- Yazılı talimat 1 -
Kayıtlarda "What quantity of" ifadesini içeren satırdan başlayıp "12766 millimetres" ifadesini içeren satırla biten bölümü, boş satırları atlayarak numaralı bir liste biçiminde yeniden yazın.

- Sunulan alıntı -
# # # # # # #

A.Turan ALKAN
Gazeteyi karıştırırken bir kitap reklâmı gördüm: Kısa Dünya Tarihi! Muhteviyatını bilmiyorum. Yazarı konuya hangi açıdan bakmıştır fikrim yok. Bir anlığına ‘Kitabı ben yazmak zorunda kalsaydım neyi anlatırdım; hangi hadiselere önem verir, neleri seçerdim' fikri geçti kafamdan.
Tarih deyince herkesin aklına büyük olaylar gelir; iz bırakmış, önemli tesirlere yol açmış savaşlar. Onbinlerce insanın, çok büyük bir ihtimâlle mahiyetini bile bilmedikleri gerekçelerle katılmak zorunda kaldığı kanlı çatışmalar... Sonra saltanat kurmuş hanedanlar... Cihangirler... Ülkeler fetheden, topraklarını genişleten muzaffer kumandanlar ve bu hikâyelerin yanında çerez kabilinden onların yendiği kişiler veya mağlubiyete uğramış ülkeler... Belki biraz da devrimlerden bahseder bu kitap. Sonra büyük kâşifler, mucitler, çığır açmış bilim adamları...
Neticede şu düşüncede karar kıldım: Kısa Dünya Tarihi adını taşıyan bir kitabın sadece bir anlamlı konusu olabilir: Yeryüzündeki insanın garip ve hüzünlü hikâyesi.
Bu hikâye güzel değildir. Kıyametin son anını görme şansına sahip ‘son insan'ı düşünün ve farzedin ki bu adam, ta jeolojik devirlerden başlamak üzere kıyâmet gününe kadar insanlığın başından geçen bütün önemli-önemsiz olayların bilgisine ve görgüsüne sahip. Bize herhalde son cümle olarak şöyle bir şey söyleyecekti:
-Lâ rahâte fi'd-dünya ve lâ necâte min'el-mevt!
‘Dünyada rahat yoktur ve ölümden de kimse kurtulamaz!'
Tek insanın hayatını olduğu gibi toplumların da hayatını ölüm sınırlandırıyor; halk tâbiriyle insanın tabii sebeplerle ‘vâdesi gelerek' ölmesi bile başlı başına dramatik bir finâldir. İçimizde muhtelif büyüklüklerde yaşayan ölmemek, hep yaşamak içgüdüsü bize ölümü sevimsizleştirmiştir. Faydası olmadığını bile bile kendi ölümümüzü çok uzak bir ihtimâl, çok sonraları gerçekleşecek kötü bir âkıbet gibi düşünür, ânın tadını çıkarmaya bakarız.

# # # # # # #

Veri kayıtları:

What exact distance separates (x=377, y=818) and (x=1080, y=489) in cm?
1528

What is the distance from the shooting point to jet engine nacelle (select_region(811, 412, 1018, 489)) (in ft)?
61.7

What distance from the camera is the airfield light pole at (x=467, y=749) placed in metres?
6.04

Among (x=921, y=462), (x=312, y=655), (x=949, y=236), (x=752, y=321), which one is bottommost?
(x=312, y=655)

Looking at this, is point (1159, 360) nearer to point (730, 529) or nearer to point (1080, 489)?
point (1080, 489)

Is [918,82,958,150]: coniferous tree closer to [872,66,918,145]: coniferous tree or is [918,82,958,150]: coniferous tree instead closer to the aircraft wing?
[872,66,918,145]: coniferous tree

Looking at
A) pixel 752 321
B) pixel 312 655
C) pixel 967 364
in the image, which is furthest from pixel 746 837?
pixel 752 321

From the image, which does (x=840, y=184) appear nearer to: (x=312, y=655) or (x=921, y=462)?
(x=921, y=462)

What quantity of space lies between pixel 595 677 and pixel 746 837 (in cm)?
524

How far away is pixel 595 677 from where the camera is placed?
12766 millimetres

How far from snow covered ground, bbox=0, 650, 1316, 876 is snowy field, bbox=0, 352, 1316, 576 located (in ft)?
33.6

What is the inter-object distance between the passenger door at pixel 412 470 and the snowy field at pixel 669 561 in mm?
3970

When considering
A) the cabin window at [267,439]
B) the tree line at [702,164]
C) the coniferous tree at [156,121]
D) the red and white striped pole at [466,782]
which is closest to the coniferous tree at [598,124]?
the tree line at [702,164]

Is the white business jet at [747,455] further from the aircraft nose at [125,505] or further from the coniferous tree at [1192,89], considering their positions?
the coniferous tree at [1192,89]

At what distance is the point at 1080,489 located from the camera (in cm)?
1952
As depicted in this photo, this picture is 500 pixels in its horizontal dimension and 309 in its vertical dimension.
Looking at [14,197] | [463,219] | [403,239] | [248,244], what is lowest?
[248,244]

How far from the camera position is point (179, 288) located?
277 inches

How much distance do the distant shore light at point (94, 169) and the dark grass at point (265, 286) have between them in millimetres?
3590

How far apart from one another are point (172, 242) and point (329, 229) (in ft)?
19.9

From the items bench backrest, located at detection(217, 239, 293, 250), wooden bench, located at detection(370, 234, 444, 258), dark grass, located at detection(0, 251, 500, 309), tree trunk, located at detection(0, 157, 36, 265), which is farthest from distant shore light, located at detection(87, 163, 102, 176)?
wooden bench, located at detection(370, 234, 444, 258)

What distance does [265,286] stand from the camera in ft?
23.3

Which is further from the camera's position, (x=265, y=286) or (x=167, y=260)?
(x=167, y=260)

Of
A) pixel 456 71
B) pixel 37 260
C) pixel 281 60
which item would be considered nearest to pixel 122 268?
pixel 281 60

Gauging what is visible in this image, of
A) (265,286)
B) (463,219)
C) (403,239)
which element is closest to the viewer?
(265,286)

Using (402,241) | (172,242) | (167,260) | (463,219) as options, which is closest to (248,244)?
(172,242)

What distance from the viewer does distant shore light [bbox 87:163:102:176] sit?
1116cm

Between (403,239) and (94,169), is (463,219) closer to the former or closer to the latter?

# # # # # # #

- Yazılı talimat 2 -
Dünya tarihi üzerine yazıya göre ölüm bize neden sevimsiz gelir? Bir ile üç cümle arasında açıklayın.

- Tamamlanmış cevap 1 -
1. What quantity of space lies between pixel 595 677 and pixel 746 837 (in cm)?
2. 524
3. How far away is pixel 595 677 from where the camera is placed?
4. 12766 millimetres

- Tamamlanmış cevap 2 -
Yazıya göre içimizde farklı büyüklüklerde yaşayan ölmemek, hep yaşamak içgüdüsü ölümü bize sevimsizleştirmiştir. Bu yüzden, faydası olmadığını bilsek de kendi ölümümüzü çok uzak bir ihtimal gibi düşünür, anın tadını çıkarmaya bakarız.